The cause of what is commonly referred to as “morning sickness” is due to the pregnant person’s sensitivity to a hormone called GDF15. The hormone is produced by the fetus in the placenta and rises a lot during pregnancy. 

The findings were published this week and come from a team spanning the University of Southern California, the University of Cambridge in the United Kingdom, and Sri Lankan researchers.

At least 7 in 10 pregnant women have nausea and vomiting during pregnancy. About 2 in 100 pregnant women have extreme symptoms known as hyperemesis gravidarum (HG), which can lead to weight loss, dehydration, and hospitalization. The condition increases the risk of other serious pregnancy complications like preeclampsia and preterm birth, and it’s often underdiagnosed.

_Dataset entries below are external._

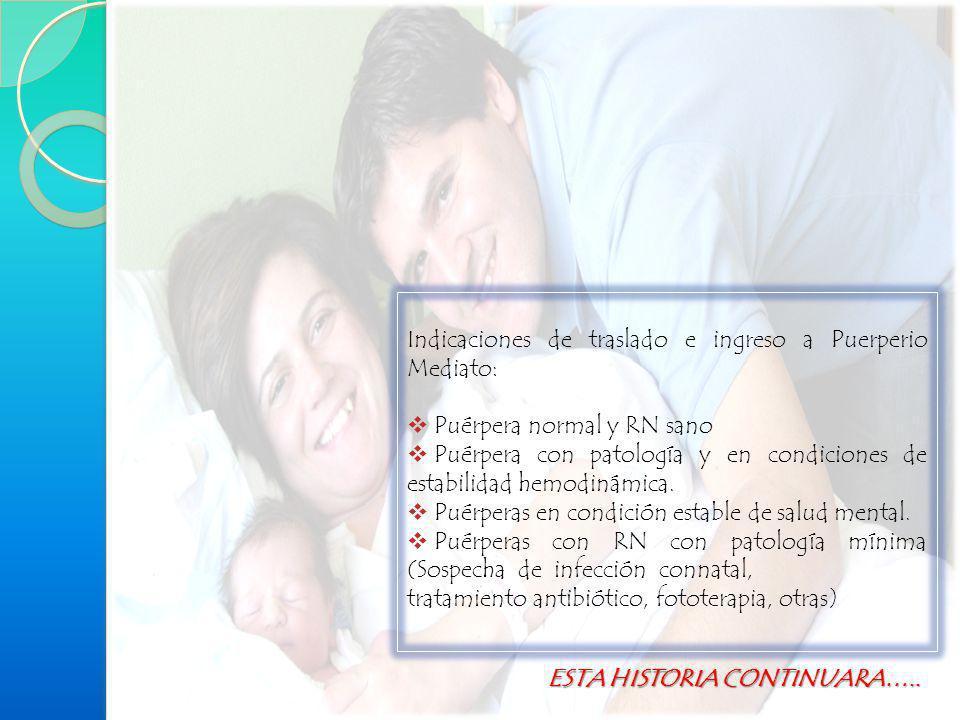 Indicaciones de traslado e ingreso a Puerperio Mediato: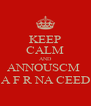 KEEP CALM AND ANNOUSCM  A F R NA CEED - Personalised Poster A4 size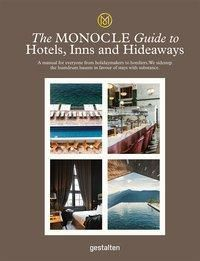 The Monocle Guide to Hotels, Inns and Hideaways, Monocle, Tyler Brûlé, Andrew Tuck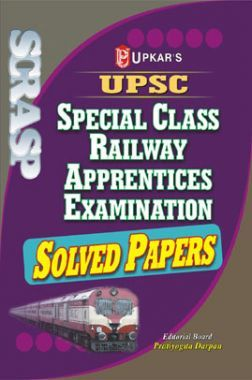 UPSC Special Class Railway Apprentices Exam. Solved Papers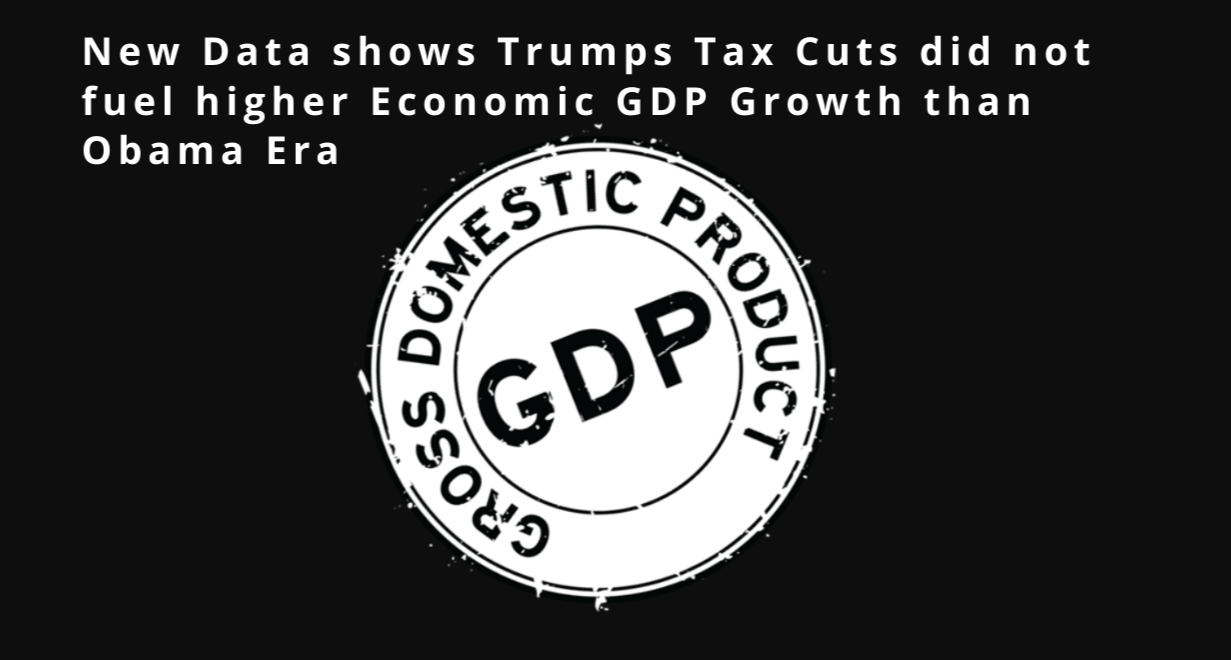 New BEA Data shows Trumps Tax Cuts did not fuel higher Economic GDP Growth than Obama Era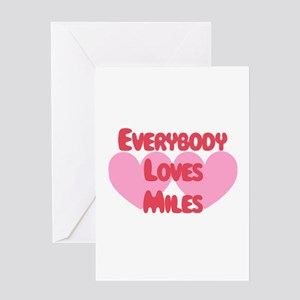 Everybody Loves Miles Greeting Card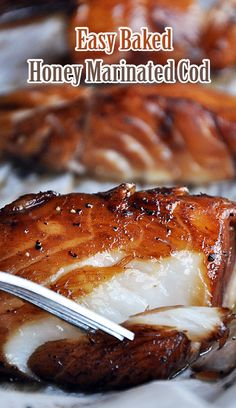 Easy Baked Honey Marinated Cod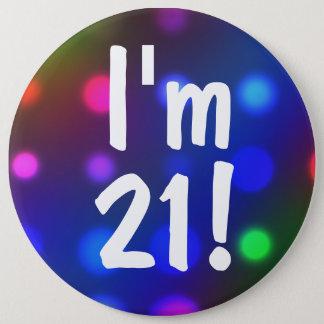 ¡Soy 21! Pin del botón del cumpleaños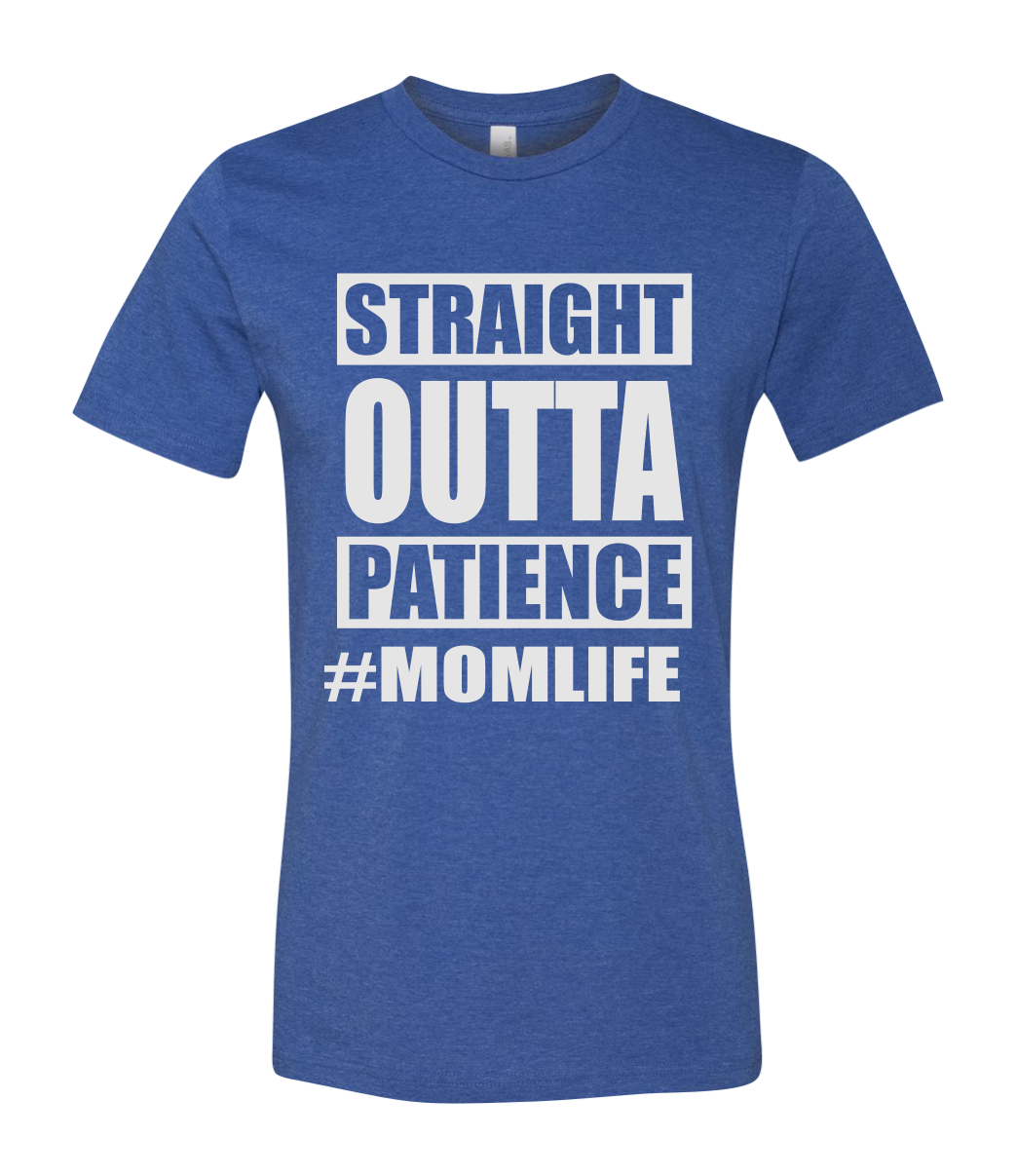 Straight Outta Patience Short Sleeve Graphic T-shirt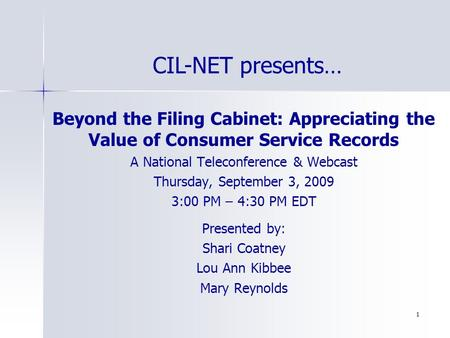 1 Beyond the Filing Cabinet: Appreciating the Value of Consumer Service Records A National Teleconference & Webcast Thursday, September 3, 2009 3:00 PM.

Among the study’s key findings is that not everyone is equally sensitive to GDF15. People who had low levels of it in their body before they were pregnant were more sensitive during pregnancy. People with very high pre-pregnancy levels due to a genetic blood disorder called beta thalassemia were less sensitive to GDF15 during pregnancy.

The researchers conducted a number of analyses to arrive at their conclusions, including analyzing the level of GDF15 present in pregnant people’s blood, analyzing genetic data, and doing laboratory experiments on mice and human cells. The findings pointed toward two possible ways of addressing GDF15 sensitivity. An experiment in mice suggested that giving increasing exposure to GDF15 before pregnancy could help. Another possibility is to give an antibody treatment that blocks GDF15 or its receptors.

“This study provides strong evidence that one or both of those methods will be effective in preventing or treating HG,” researcher Marlena Fejzo, PhD, a clinical assistant professor of population and public health sciences at the University of Southern California Keck School of Medicine, said in a statement.

Fejzo told The New York Times that she had severe symptoms firsthand, becoming unable to eat or drink without vomiting during her second pregnancy in 1999. Her doctor dismissed her concerns and suggested she was exaggerating. She miscarried at 15 weeks after being hospitalized, the Times reported.